Noi donne di oggi avremmo più possibilità di lottare a differenza delle donne del passato e possiamo farlo attraverso le arti tutte, e la cultura in generale, per finalmente essere pari in tutti i campi, e invece stiamo zitte. Non c’è un movimento, una vera forza delle donne, a dire “rendiamo onore a queste donne del passato”. Cosa dobbiamo fare, allora? Muoverci e andare in piazza, tanto per cominciare, fare coalizione fra noi donne e dire “basta”. Pensiamo, per esempio, ai femminicidi. Abbiamo fatto un incontro su Arcangela Tarabotti e la monacazione forzata, con Marta Cuscunà e la studiosa Francesca Romana Medioli, che ha messo in luce come sì, è vero che non siamo più costrette ad andare in convento, ma la situazione dei femminicidi in Italia ci equipara all’India. Abbiamo la stessa emergenza su scala mondiale e l’Italia ha all’incirca lo stesso numero di femminicidi dell’India. Un numero altissimo, si ammazza in media una donna ogni due giorni e mezzo. E non si vede una manifestazione. Iniziative come la nostra sono uno sprone alle donne per dire la loro. 

All’interno del Festival è stato presentato il libro La scena delle donne di Emilia Costantini e Mario Moretti con la prefazione di Dacia Maraini, nella nuova edizione pubblicata da BeaT (2022). A proposito di Dacia Maraini: è stata una delle principali protagoniste del Teatro delle Donne: qual è il ruolo della donna all’interno del teatro, della letteratura e delle arti, da sempre dominato dagli uomini?
A “pordenonelegge” abbiamo presentato la riedizione del libro (la prima è uscita nel 1992).
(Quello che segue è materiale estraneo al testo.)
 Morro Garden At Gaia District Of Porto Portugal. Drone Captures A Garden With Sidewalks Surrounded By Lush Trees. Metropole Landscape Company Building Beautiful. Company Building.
È stato ripubblicato con l’aggiornamento di Maria Letizia Compatangelo, Patrizia Monaco e un contributo mio con Alina Narciso attraverso un’intervista di Renata Savo. La riedizione si è resa necessaria, io l’ho voluta e l’ho promossa proprio perché è un po’ una base per tutte le donne che vogliono sapere come le altre donne hanno fatto teatro. Un excursus ammirevole, che parte dall’antichità per arrivare fino ai giorni nostri.
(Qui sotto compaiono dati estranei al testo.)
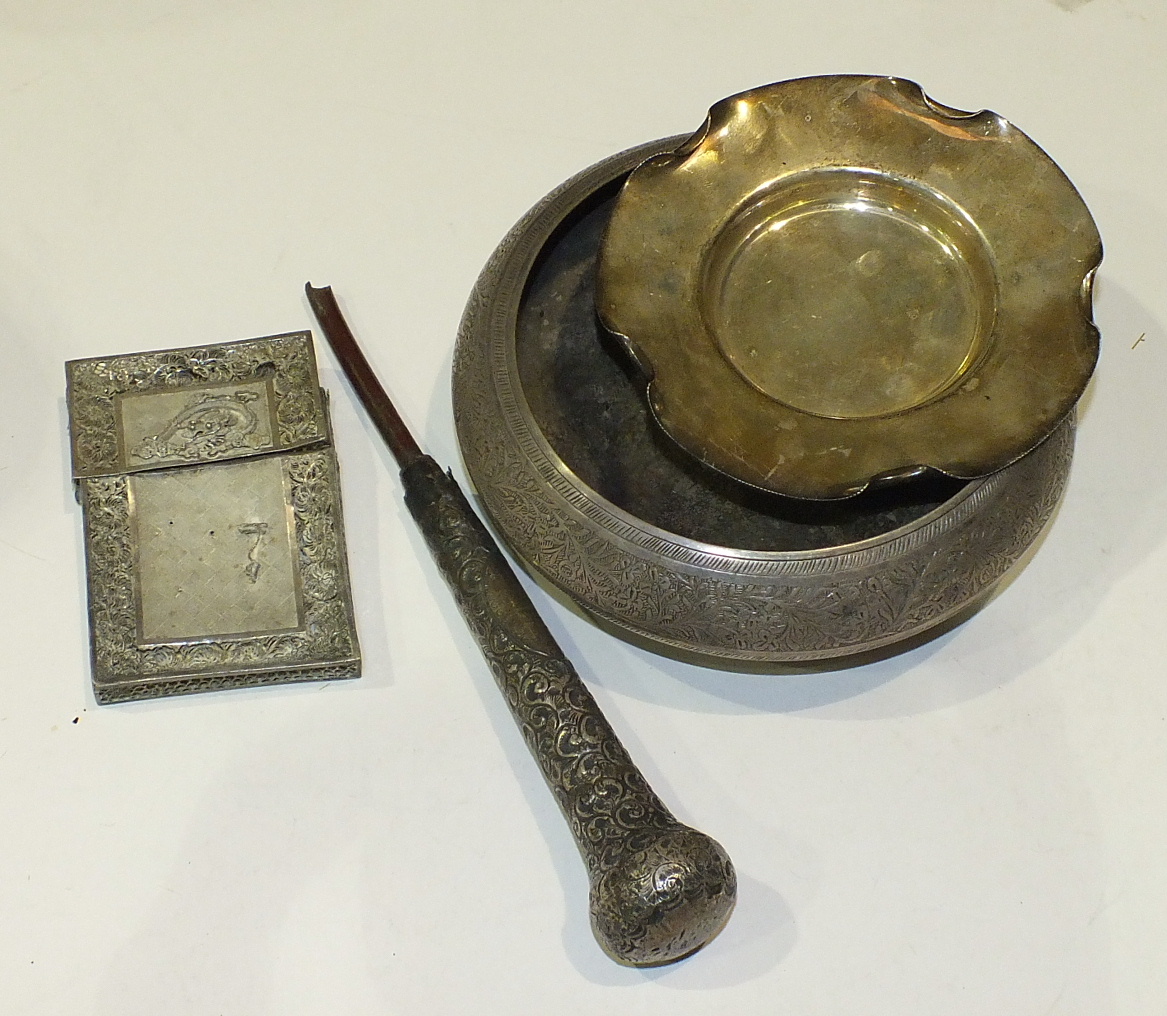 An Indian white metal bowl with leaf decorated border, 16cm diameter and other items.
Lo scopo della riedizione è divulgare questo testo meraviglioso, che vede la prefazione di Dacia Maraini non a caso, in quanto lei soprattutto è stata fondamentale nella storia del teatro delle donne, e il teatro è stato ed è tuttora uno dei suoi più grandi amori. Oltre a essere un’autrice teatrale ha fondato il collettivo de La Maddalena a Roma negli anni ’70. Ha vissuto il teatro dall’interno anche se non ha mai fatto l’attrice. La sua prefazione è molto preziosa, perché Dacia Maraini è una donna che, scrivendo di teatro, sa benissimo quale è stata l’omissione delle donne. Alle donne, oggi, il ruolo di cambiare le cose, dato che sono state messe nei secoli in cantina, oscurate dalla drammaturgia maschile.
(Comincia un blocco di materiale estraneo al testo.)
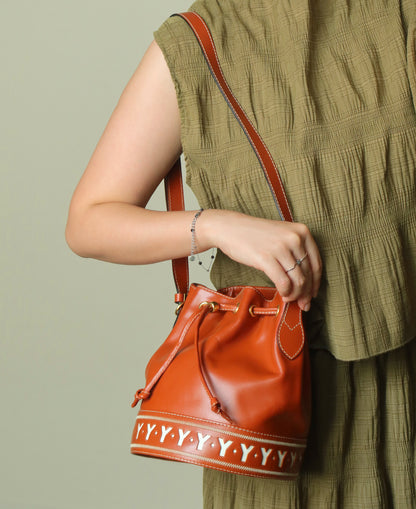 YSL Vintage Terracotta Brown Leather Bucket Shoulder Bag with YSL logo charm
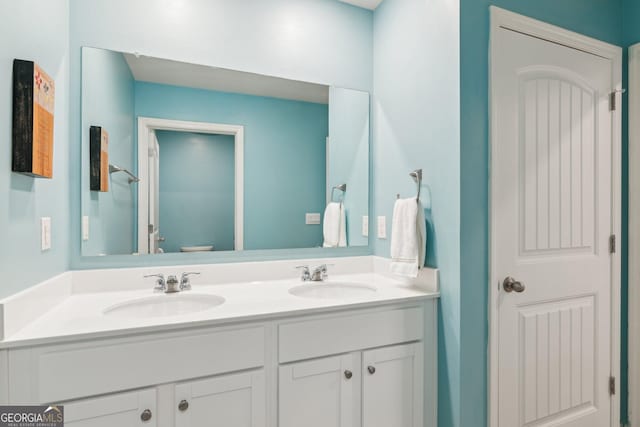 42 Waterfall Ct, Dawsonville, GA 30534 - bathroom with double vanity and toilet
Il ruolo che hanno avuto nei secoli nei testi teatrali scritti da uomini un po’ lo sappiamo, visto che sono stati messi in scena molte volte, e sono personaggi femminili aderenti agli stereotipi. Adesso alle donne il ruolo di prendersi la scena, per recuperare anche il tempo perduto in tutti questi secoli, in cui non è stato visibile grande apporto femminile alla scena. Stiamo facendo tutto questo per questo motivo. E con noi abbiamo Dacia Maraini e le autrici del passato e contemporanee che sentono questa grande esigenza.